That’s a great question. That’s more on the product side. To our earlier point, product-led growth or having the products involved in the GTM is highly important. Assessing the sales talent is part of the reason companies use us. Like I said, it’s core to the product that they believe this is a marketplace of competence and trust that we, with our experiences in the US and our networks, know how to both attract the right types of people and screen and filter out those who aren’t so great. We have a combination of online assessments as well as phone screens and interviews that we do.

We usually look for a couple of key things which are incredibly important when founders are looking at building out their go-to-market team. We look for intrinsic motivation and drive. Sometimes some people can call it hustle. Startups love that phrase, so I’ll call it hustle. For a startup, why I say intrinsic motivation drive is because it can’t be as simple as your boss telling you what to do and looking over your shoulder, or you get paid a lot of money, and therefore you are doing it. It has to be something more because sometimes startups don’t have a lot of money, and founders don’t have a lot of time. Management can sometimes fly out the window, and people need to be self-motivated.

B2B 31 | New Market
New Market: If you’re going to build your go-to-market team, you’ll want people who have intrinsic motivation and drive, the ability to communicate well, and empathy.

 

The second thing we also often look for is the ability to communicate well. I know it sounds so simple, but for someone in a go-to-market function, it’s critical. It can be verbal communication or written communication. Also, it has to be effective asynchronously because the founders we’re working with are usually based overseas. There are many time zones that separate them from their American GTM team. Even in the US, if you live in Hawaii, New York, or Colorado, those are all different time zones. Even for our team, we’re distributed across multiple time zones because most of our team is either on the East Coast or the West Coast of the US. There’s a three-hour time difference.

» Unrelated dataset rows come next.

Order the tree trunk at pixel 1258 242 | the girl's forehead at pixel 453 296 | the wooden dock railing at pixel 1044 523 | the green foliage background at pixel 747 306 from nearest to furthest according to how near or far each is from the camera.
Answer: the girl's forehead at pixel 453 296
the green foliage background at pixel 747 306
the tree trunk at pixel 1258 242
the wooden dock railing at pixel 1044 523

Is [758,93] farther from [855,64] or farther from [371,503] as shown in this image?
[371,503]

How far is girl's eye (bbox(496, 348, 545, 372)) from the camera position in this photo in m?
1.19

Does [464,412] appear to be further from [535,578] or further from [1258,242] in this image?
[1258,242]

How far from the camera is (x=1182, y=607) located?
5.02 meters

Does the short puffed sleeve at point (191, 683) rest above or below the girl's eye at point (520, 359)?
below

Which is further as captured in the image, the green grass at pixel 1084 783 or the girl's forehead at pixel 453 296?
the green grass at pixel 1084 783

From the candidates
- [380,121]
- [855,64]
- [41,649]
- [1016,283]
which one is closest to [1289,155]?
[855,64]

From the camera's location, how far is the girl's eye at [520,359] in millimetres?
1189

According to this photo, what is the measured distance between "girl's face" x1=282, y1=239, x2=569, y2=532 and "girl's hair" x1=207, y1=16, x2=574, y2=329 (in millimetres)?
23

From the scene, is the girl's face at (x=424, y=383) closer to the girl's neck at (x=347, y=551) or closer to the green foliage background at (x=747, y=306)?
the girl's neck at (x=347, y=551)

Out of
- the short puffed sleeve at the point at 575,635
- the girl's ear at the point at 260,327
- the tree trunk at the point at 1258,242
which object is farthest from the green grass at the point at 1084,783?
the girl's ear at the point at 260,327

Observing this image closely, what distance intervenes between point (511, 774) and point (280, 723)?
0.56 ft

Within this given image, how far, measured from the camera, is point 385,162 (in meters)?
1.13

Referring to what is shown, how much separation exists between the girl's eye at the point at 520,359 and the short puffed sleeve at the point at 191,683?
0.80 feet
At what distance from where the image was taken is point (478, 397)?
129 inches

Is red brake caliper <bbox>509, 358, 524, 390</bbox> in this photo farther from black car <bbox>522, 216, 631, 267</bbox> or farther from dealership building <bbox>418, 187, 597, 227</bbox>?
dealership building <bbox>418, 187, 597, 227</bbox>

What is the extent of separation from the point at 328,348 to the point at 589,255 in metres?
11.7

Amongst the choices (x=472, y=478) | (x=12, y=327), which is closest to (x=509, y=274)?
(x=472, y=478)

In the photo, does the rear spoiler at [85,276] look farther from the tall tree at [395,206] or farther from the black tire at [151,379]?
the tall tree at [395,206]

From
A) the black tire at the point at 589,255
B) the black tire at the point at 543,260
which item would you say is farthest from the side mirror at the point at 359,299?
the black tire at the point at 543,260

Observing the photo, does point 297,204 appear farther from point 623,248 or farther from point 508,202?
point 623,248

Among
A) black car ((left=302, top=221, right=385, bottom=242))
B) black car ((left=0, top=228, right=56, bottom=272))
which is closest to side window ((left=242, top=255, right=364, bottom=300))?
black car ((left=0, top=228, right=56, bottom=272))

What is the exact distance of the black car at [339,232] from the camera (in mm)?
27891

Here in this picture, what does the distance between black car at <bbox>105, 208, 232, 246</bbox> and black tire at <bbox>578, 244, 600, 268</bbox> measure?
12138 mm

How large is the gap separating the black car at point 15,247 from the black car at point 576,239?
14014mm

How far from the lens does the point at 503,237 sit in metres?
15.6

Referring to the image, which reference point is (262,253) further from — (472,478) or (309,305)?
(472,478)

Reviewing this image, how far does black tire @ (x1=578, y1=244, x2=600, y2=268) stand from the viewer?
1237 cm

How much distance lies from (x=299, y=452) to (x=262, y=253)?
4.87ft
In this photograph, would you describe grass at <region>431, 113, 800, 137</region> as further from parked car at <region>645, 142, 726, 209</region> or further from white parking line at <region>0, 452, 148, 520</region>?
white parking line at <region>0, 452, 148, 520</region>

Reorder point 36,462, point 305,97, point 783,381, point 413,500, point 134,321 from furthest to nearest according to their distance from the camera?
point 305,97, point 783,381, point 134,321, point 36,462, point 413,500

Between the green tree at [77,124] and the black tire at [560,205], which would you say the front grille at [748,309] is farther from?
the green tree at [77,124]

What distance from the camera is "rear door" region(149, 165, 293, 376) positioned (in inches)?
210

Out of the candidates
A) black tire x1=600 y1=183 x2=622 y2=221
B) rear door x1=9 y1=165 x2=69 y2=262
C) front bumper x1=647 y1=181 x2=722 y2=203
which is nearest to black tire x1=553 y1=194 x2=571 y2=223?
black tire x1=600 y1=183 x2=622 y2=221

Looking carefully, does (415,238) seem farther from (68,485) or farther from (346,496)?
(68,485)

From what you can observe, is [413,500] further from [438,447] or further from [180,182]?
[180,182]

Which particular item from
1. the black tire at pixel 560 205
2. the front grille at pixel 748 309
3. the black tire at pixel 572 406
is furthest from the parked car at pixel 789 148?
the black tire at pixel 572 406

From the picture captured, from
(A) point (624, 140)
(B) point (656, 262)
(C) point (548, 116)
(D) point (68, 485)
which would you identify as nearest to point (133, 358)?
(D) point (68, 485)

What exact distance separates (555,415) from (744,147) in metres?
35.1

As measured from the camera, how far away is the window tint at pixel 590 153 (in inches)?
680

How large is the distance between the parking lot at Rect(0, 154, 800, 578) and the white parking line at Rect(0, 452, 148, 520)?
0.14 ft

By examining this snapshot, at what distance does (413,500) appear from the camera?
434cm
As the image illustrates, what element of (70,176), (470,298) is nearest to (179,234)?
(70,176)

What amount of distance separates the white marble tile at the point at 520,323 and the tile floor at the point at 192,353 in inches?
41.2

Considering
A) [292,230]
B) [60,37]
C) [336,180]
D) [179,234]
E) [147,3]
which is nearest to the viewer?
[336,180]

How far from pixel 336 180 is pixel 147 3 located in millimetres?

You want to be respectful of the time. For example, it’s 2:00 PM in San Francisco on a Friday. I know I’m going to stop messaging my US team on the East Coast once I’m done with this show because it’s going to invade their family time and their weekend time. I don’t want to do that. Communication is important. The last piece I said, which also ties into communication, is empathy. Empathy is so incredibly important. Like the example I gave, I don’t want to impose on people on their personal time and family time if I can help it. I’m empathizing with them because I want to know how I would feel in a situation. I also want to know how I want to treat others.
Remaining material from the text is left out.